Two segments written by courier Havka Folman from her book They Are Still With Me adds to Ringleblum's description of the couriers' exploits. The couriers delivered periodicals published by the underground, which eventually would be distributed to Jewish communities. The periodicals, which were published by the ZOB in Warsaw and other cities contained critical information suppressed by the Nazis: accounts of ghetto liquidation, descriptions of resistance activities, and calls to arms. In 1942, a Yiddish weekly was published by Dror, entitled Yedies. It included news heard on a secret radio and news received from other ghettos, often supplied by the couriers. Yedies also provided a forum for poets and other writers in the ghetto. In this segment, Folman discusses an intangible item the couriers also carried, that was as essential as anything else they smuggled, hope:
The couriers communicated with members of the movements from the various sites, letting them know they were not alone, ensuring that a national movement existed and functioned. The direct contact encouraged a feeling of support, belonging, assistance; relationships of human warmth and friendship. The female couriers brought with them true stories of what was happening in the occupied areas, as well as underground newspapers and movement circulars. They also brought pictures and documents for the preparation of forged papers and money. As guides, they transferred our people and ammunition from place to place directly under the watchful eyes of the authorities.
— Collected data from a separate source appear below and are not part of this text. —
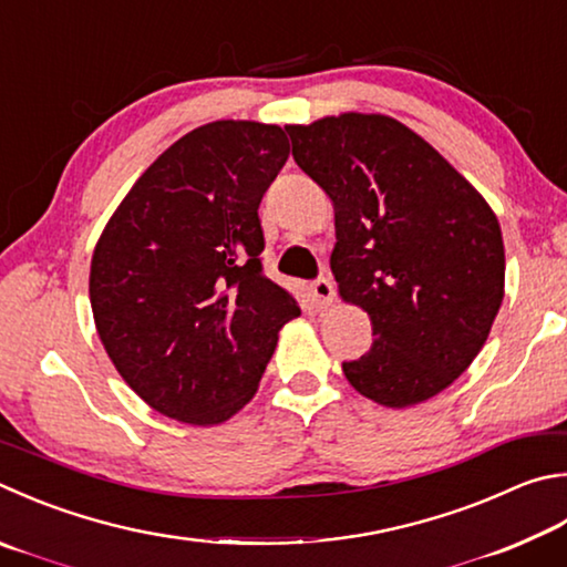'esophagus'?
Listing matches in <instances>:
<instances>
[{"instance_id": "esophagus-1", "label": "esophagus", "mask_w": 567, "mask_h": 567, "mask_svg": "<svg viewBox=\"0 0 567 567\" xmlns=\"http://www.w3.org/2000/svg\"><path fill=\"white\" fill-rule=\"evenodd\" d=\"M312 297H315V302L319 307L332 305V300H334V282L329 280V277H317V280L312 282Z\"/></svg>"}]
</instances>
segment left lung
<instances>
[{
    "instance_id": "obj_1",
    "label": "left lung",
    "mask_w": 567,
    "mask_h": 567,
    "mask_svg": "<svg viewBox=\"0 0 567 567\" xmlns=\"http://www.w3.org/2000/svg\"><path fill=\"white\" fill-rule=\"evenodd\" d=\"M292 156L334 203L339 295L372 317L374 344L344 377L404 409L466 372L503 302L501 228L478 190L389 116L287 126Z\"/></svg>"
}]
</instances>
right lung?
I'll list each match as a JSON object with an SVG mask.
<instances>
[{"label":"right lung","instance_id":"obj_1","mask_svg":"<svg viewBox=\"0 0 567 567\" xmlns=\"http://www.w3.org/2000/svg\"><path fill=\"white\" fill-rule=\"evenodd\" d=\"M287 156L280 126L208 123L161 153L101 233L89 277L99 337L161 414L195 426L230 419L300 315L262 270L257 215Z\"/></svg>","mask_w":567,"mask_h":567}]
</instances>
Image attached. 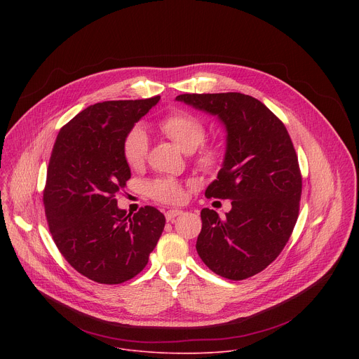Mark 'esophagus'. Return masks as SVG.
I'll use <instances>...</instances> for the list:
<instances>
[{
  "label": "esophagus",
  "instance_id": "obj_1",
  "mask_svg": "<svg viewBox=\"0 0 359 359\" xmlns=\"http://www.w3.org/2000/svg\"><path fill=\"white\" fill-rule=\"evenodd\" d=\"M182 213H183L182 210H168V212L165 213V216H166V220H168V222H172L175 217L180 216Z\"/></svg>",
  "mask_w": 359,
  "mask_h": 359
}]
</instances>
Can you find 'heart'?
Returning a JSON list of instances; mask_svg holds the SVG:
<instances>
[{
	"instance_id": "obj_1",
	"label": "heart",
	"mask_w": 359,
	"mask_h": 359,
	"mask_svg": "<svg viewBox=\"0 0 359 359\" xmlns=\"http://www.w3.org/2000/svg\"><path fill=\"white\" fill-rule=\"evenodd\" d=\"M159 128L184 153L194 151L196 147L203 143L204 137H206V126H204V123L198 118L183 111H177L162 118L159 122ZM146 153V132L140 125H136L126 133L123 139V159L132 169H135L143 163ZM196 161L200 168L212 170L219 166L222 161V153L216 146H201L197 149ZM147 193L155 200L168 204H176L183 200L182 184L177 180L169 177H161L149 182Z\"/></svg>"
}]
</instances>
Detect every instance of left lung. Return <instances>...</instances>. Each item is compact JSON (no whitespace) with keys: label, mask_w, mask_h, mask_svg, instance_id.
Here are the masks:
<instances>
[{"label":"left lung","mask_w":359,"mask_h":359,"mask_svg":"<svg viewBox=\"0 0 359 359\" xmlns=\"http://www.w3.org/2000/svg\"><path fill=\"white\" fill-rule=\"evenodd\" d=\"M224 125L226 155L208 197L230 198L220 219L203 209L196 250L213 273L244 280L271 264L297 223L302 180L298 158L284 123L252 96L184 93L176 96Z\"/></svg>","instance_id":"8db88e82"}]
</instances>
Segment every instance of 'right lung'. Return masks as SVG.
<instances>
[{
  "label": "right lung",
  "instance_id": "obj_1",
  "mask_svg": "<svg viewBox=\"0 0 359 359\" xmlns=\"http://www.w3.org/2000/svg\"><path fill=\"white\" fill-rule=\"evenodd\" d=\"M159 99L90 105L54 143L43 190L49 231L65 260L92 281L121 284L137 276L165 229L158 209L144 206L130 216L115 198L130 179L123 139Z\"/></svg>",
  "mask_w": 359,
  "mask_h": 359
}]
</instances>
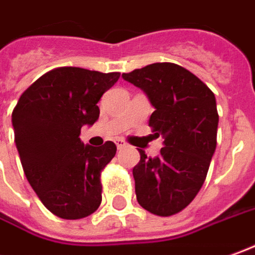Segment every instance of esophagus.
<instances>
[{"label":"esophagus","mask_w":255,"mask_h":255,"mask_svg":"<svg viewBox=\"0 0 255 255\" xmlns=\"http://www.w3.org/2000/svg\"><path fill=\"white\" fill-rule=\"evenodd\" d=\"M115 144H117L118 150H122L124 147H126V141L122 138H118V140H115Z\"/></svg>","instance_id":"esophagus-1"}]
</instances>
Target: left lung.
I'll return each instance as SVG.
<instances>
[{
	"mask_svg": "<svg viewBox=\"0 0 255 255\" xmlns=\"http://www.w3.org/2000/svg\"><path fill=\"white\" fill-rule=\"evenodd\" d=\"M122 77L147 94L155 108L148 122L152 137L164 138L158 157L138 150L136 197L151 214L171 217L190 204L204 183L217 147L215 96L196 75L171 62L147 65Z\"/></svg>",
	"mask_w": 255,
	"mask_h": 255,
	"instance_id": "obj_1",
	"label": "left lung"
}]
</instances>
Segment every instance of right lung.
<instances>
[{
    "label": "right lung",
    "instance_id": "right-lung-1",
    "mask_svg": "<svg viewBox=\"0 0 255 255\" xmlns=\"http://www.w3.org/2000/svg\"><path fill=\"white\" fill-rule=\"evenodd\" d=\"M119 76V72L57 68L38 77L13 108L24 175L45 208L59 218H86L101 204L100 176L117 145H84L79 136L82 126L97 121V103Z\"/></svg>",
    "mask_w": 255,
    "mask_h": 255
}]
</instances>
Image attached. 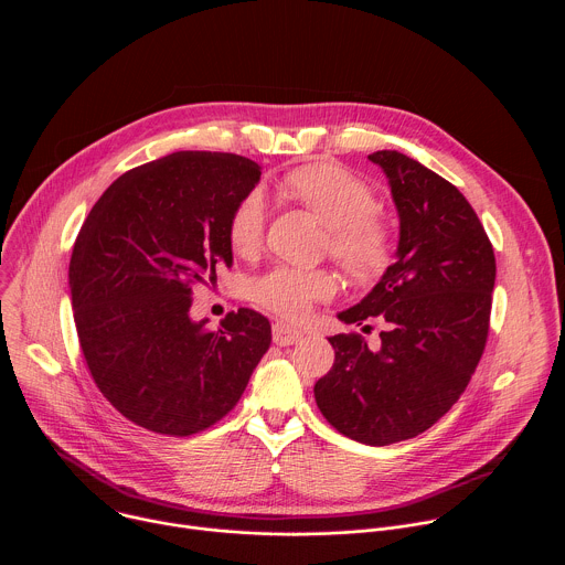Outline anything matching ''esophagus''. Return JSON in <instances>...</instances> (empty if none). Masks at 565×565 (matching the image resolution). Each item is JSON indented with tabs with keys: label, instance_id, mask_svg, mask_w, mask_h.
I'll return each mask as SVG.
<instances>
[{
	"label": "esophagus",
	"instance_id": "1",
	"mask_svg": "<svg viewBox=\"0 0 565 565\" xmlns=\"http://www.w3.org/2000/svg\"><path fill=\"white\" fill-rule=\"evenodd\" d=\"M303 335L299 331H295L292 327L284 324V321H275L273 324V340L277 347H290V344H297Z\"/></svg>",
	"mask_w": 565,
	"mask_h": 565
}]
</instances>
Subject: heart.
Instances as JSON below:
<instances>
[{
  "label": "heart",
  "instance_id": "heart-1",
  "mask_svg": "<svg viewBox=\"0 0 565 565\" xmlns=\"http://www.w3.org/2000/svg\"><path fill=\"white\" fill-rule=\"evenodd\" d=\"M288 192L327 225L329 255L353 277L380 273L391 255V232L377 214V199L369 183L331 163H315L286 177ZM268 201L262 188L241 196L227 221V241L236 255L253 257L262 248ZM335 292L327 270L275 266L255 281L257 303L286 319H301L315 301Z\"/></svg>",
  "mask_w": 565,
  "mask_h": 565
}]
</instances>
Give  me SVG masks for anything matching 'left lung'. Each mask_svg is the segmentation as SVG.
Here are the masks:
<instances>
[{"instance_id": "obj_1", "label": "left lung", "mask_w": 565, "mask_h": 565, "mask_svg": "<svg viewBox=\"0 0 565 565\" xmlns=\"http://www.w3.org/2000/svg\"><path fill=\"white\" fill-rule=\"evenodd\" d=\"M399 216L395 262L375 288L338 317L362 324L380 317L386 331L371 351L362 335L329 338L331 371L315 402L344 436L384 447L436 425L467 388L486 351L494 248L473 207L449 181L399 151H375Z\"/></svg>"}]
</instances>
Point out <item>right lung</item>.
<instances>
[{
  "label": "right lung",
  "mask_w": 565,
  "mask_h": 565,
  "mask_svg": "<svg viewBox=\"0 0 565 565\" xmlns=\"http://www.w3.org/2000/svg\"><path fill=\"white\" fill-rule=\"evenodd\" d=\"M259 179L246 156L174 151L114 181L79 230L68 266L79 349L134 425L179 438L212 427L268 351L257 310L227 312L216 331L190 317L194 286L232 266L227 221Z\"/></svg>",
  "instance_id": "obj_1"
}]
</instances>
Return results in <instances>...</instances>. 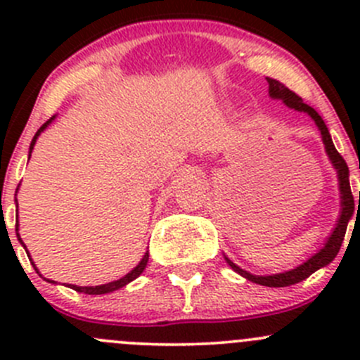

It should be clarified that the couriers functioned within the confines of their own movements. They did not transmit information and they did not alert 'Klal Israel,' the general Jewish community. This was handled by the leadership of the various movements, each in its own ghetto. One of the most difficult concerns that filled the hearts of Jews was the feeling that the entire world had forgotten about us, that we had no hope and certainly no future; this was loneliness and all its horror. With meager abilities, we young women worked to ease this feeling of loneliness, so that it would be less suffocation. We let them know they could depend on contact and activity.2
Underground publications were mimeographed on thin paper, so the bulletins could be more easily concealed beneath the clothes of the couriers. There were numerous underground newspapers printed by the youth organizations, which the couriers delivered. The couriers understood that the contraband that they carried had great import. Havka Folman wrote:
So I, as all the other couriers, carried on my body the makings of history and the preservation of history at one and the same time. When I was assigned to carry some special material, I felt exhilarated…I knew that immediately after I left, the members of the group would read the entire collection; what they read would give them strength. They would then begin searching for a more dynamic way to go on.
The couriers were a group of remarkable women who accepted a unique responsibility to their people and to history. Variously referred to as liaisons, runners, girls, and messengers, the couriers worked selflessly for the Jewish resistance in Poland through the duration of the Holocaust. Their pragmatic benefit was to smuggle guns, documents, money and encouragement. On another level, they represented the identity, existence and future of the Jewish people. They left a legacy of defiance to, and heroism within, one of the most oppressive system of terror ever developed.